All of the heavy impact in football lends itself to additional types of injuries. A tackle to the front or the rear might result in an ACL or MCL tear. The ACL is the anterior cruciate ligament in the knee. The MCL is the medial collateral ligament. These tissues connect the thigh bones to the shin bones. The ACL or the MCL may tear if one gets hit very hard on the side of the knee. Football players are also prone to tearing the meniscus, the cartilage that provides padding for the knee. A torn meniscus can occur from rotating and twisting the knee beyond its limit. This means that all of the pivoting from a football game, if not done carefully, has the potential to tear this cartilage.

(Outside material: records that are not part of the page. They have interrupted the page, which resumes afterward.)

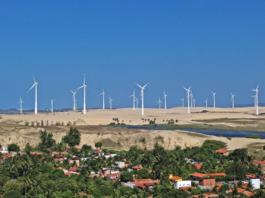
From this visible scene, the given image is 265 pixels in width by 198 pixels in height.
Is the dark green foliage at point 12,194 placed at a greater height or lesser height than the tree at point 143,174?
lesser

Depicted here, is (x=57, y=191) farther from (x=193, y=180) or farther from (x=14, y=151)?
(x=14, y=151)

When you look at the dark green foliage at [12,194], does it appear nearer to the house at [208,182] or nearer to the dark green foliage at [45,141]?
the house at [208,182]

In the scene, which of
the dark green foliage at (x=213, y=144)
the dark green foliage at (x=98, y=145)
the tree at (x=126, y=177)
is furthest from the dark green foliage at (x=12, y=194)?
the dark green foliage at (x=213, y=144)

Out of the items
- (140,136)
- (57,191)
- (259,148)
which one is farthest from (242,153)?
(57,191)

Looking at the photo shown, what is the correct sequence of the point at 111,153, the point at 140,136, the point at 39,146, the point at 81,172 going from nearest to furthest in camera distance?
the point at 81,172, the point at 111,153, the point at 39,146, the point at 140,136

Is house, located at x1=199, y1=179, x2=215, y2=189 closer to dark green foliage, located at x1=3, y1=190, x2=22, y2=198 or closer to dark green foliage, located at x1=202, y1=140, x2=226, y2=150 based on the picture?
dark green foliage, located at x1=3, y1=190, x2=22, y2=198

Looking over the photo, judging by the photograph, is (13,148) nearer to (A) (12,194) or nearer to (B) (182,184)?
(A) (12,194)
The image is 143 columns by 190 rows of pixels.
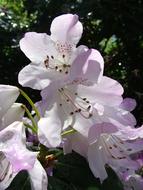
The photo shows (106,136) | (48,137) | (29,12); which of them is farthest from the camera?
(29,12)

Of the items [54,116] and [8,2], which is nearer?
[54,116]

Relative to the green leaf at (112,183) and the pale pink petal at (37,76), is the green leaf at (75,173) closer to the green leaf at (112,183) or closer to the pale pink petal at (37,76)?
the green leaf at (112,183)

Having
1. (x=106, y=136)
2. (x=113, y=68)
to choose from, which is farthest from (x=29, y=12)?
(x=106, y=136)

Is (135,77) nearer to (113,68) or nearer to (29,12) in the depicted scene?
(113,68)

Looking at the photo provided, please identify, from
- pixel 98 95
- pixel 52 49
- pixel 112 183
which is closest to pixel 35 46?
pixel 52 49

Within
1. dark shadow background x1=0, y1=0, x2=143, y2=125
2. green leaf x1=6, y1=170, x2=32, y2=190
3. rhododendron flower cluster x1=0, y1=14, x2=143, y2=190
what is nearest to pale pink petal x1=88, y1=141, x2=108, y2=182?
rhododendron flower cluster x1=0, y1=14, x2=143, y2=190

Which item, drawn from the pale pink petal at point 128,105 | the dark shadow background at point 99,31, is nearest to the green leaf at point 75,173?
the pale pink petal at point 128,105
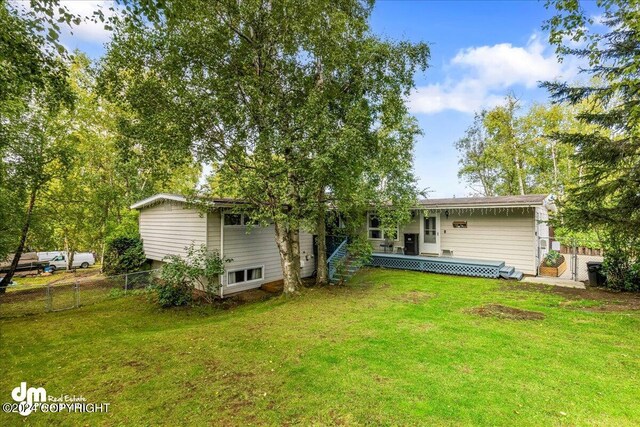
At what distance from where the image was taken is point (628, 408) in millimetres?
3523

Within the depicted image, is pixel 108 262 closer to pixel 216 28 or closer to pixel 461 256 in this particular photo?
pixel 216 28

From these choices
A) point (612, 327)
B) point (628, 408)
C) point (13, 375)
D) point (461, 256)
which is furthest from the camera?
point (461, 256)

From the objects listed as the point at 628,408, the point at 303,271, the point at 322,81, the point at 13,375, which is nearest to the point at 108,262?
the point at 303,271

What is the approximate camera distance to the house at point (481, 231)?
12.5m

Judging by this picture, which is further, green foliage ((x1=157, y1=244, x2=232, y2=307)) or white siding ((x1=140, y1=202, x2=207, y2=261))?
white siding ((x1=140, y1=202, x2=207, y2=261))

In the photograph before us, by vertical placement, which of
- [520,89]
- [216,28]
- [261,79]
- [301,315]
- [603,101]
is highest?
[520,89]

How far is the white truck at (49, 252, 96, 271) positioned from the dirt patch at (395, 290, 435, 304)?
26.7 m

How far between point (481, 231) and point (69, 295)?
17.8 metres

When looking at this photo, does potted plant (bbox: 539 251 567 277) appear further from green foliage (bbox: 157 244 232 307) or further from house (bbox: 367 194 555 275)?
green foliage (bbox: 157 244 232 307)

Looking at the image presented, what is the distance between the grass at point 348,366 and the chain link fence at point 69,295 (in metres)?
1.53

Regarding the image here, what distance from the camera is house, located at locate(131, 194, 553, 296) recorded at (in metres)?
10.9

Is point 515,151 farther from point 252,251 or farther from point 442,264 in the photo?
point 252,251

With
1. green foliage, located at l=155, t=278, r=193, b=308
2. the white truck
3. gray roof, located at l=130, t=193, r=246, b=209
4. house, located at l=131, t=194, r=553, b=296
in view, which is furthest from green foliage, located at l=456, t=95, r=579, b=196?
the white truck

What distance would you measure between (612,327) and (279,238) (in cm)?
869
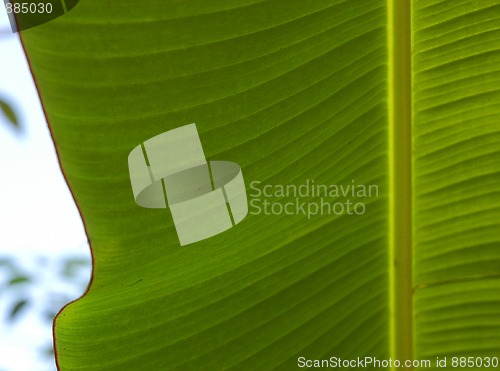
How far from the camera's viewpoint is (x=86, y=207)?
44 cm

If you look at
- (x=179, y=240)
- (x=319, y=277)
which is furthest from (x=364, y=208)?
(x=179, y=240)

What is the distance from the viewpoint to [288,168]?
0.50 metres

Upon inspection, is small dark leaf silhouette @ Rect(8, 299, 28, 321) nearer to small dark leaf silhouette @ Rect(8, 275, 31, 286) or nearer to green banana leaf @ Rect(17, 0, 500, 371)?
small dark leaf silhouette @ Rect(8, 275, 31, 286)

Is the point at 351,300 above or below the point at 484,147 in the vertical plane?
below

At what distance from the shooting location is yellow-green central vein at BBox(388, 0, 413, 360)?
0.49 meters

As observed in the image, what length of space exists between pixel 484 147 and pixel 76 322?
41 centimetres

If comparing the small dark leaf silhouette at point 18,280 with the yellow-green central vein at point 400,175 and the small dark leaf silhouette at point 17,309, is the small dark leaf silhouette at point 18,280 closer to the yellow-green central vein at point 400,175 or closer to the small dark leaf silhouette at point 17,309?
the small dark leaf silhouette at point 17,309

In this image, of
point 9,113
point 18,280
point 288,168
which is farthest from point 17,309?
point 288,168

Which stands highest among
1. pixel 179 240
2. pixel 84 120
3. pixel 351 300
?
pixel 84 120

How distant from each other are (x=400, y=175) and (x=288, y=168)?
0.39 feet

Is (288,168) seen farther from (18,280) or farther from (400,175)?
(18,280)

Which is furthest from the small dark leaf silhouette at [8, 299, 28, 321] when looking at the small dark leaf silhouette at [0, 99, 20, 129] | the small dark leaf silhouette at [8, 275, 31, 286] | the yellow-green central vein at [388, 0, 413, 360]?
the yellow-green central vein at [388, 0, 413, 360]

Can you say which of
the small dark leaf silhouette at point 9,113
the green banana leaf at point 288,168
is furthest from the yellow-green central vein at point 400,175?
the small dark leaf silhouette at point 9,113

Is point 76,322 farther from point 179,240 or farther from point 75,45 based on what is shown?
point 75,45
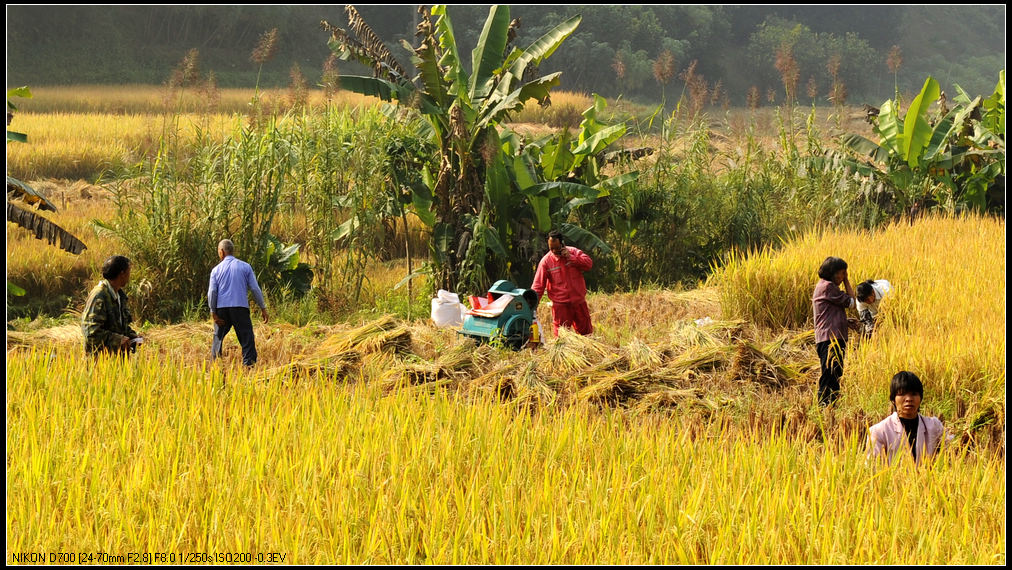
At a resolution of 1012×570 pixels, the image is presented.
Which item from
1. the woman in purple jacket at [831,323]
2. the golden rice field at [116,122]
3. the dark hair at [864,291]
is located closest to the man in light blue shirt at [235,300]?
the golden rice field at [116,122]

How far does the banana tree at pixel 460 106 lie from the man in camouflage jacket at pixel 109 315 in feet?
15.5

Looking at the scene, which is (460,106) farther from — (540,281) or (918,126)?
(918,126)

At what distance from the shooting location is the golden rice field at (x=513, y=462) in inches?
122

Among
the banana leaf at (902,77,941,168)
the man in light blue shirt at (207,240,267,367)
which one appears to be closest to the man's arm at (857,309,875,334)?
the man in light blue shirt at (207,240,267,367)

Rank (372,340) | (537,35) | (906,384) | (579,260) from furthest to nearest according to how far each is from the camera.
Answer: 1. (537,35)
2. (579,260)
3. (372,340)
4. (906,384)

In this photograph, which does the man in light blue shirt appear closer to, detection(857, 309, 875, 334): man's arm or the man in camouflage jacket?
the man in camouflage jacket

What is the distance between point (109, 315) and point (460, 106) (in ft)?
17.7

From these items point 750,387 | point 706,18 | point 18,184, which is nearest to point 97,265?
point 18,184

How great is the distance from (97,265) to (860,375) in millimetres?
8478

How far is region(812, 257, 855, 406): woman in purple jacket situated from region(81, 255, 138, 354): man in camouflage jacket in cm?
418

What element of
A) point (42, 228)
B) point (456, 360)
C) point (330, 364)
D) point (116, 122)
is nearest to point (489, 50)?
point (42, 228)

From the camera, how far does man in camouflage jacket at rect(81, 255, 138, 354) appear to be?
5543 millimetres

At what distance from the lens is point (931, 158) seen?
42.0 feet

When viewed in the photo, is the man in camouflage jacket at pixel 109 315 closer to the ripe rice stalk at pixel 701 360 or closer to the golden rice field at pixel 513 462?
the golden rice field at pixel 513 462
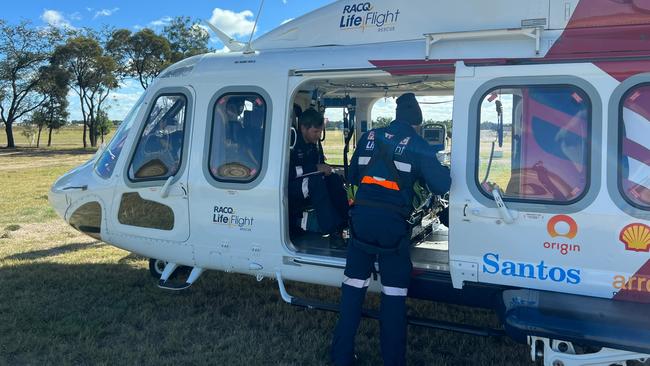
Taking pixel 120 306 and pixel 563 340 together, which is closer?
pixel 563 340

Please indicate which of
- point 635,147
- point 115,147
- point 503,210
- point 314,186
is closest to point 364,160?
point 314,186

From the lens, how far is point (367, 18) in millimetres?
4258

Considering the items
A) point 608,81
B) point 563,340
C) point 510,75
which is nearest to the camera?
point 563,340

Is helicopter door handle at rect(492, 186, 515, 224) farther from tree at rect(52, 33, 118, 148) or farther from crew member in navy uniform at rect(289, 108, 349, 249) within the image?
tree at rect(52, 33, 118, 148)

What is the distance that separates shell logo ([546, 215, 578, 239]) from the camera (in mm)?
3365

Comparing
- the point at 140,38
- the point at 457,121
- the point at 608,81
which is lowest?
the point at 457,121

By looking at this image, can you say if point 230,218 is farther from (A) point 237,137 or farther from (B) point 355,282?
(B) point 355,282

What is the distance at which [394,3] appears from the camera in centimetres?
414

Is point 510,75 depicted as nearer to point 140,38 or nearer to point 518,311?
point 518,311

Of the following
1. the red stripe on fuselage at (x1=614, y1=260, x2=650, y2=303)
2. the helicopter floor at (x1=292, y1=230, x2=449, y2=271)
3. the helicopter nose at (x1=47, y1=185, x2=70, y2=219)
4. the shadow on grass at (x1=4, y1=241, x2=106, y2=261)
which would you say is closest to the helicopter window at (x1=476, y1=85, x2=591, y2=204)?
the red stripe on fuselage at (x1=614, y1=260, x2=650, y2=303)

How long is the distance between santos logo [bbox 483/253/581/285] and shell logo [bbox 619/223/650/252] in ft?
1.11

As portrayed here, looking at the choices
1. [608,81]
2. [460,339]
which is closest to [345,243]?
[460,339]

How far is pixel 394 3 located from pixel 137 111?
2668 millimetres

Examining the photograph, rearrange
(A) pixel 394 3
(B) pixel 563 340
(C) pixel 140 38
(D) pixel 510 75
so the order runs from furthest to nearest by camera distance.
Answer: (C) pixel 140 38, (A) pixel 394 3, (D) pixel 510 75, (B) pixel 563 340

How TENS Can Treat Football Injuries
For knee injuries such as these, TENS therapy can be applied. TENS (transcutaneous electrical nerve stimulation) treats pain noninvasively by sending electrical impulses to the nerve endings. These impulses stop the pain signals from traveling to the brain. Using this electrotherapy for football injuries is, again, an optimum alternative to over-the-counter anti-inflammatories. TENS is also known to release endorphins, which are the body’s natural painkillers. You can use TENS on any injured or strained muscle and joint. Whether it’s tendonitis in the shoulder from the repetitive motion of throwing, or a sprained ankle from running and pivoting, electrotherapy is an effective and beneficial treatment option for football related injuries.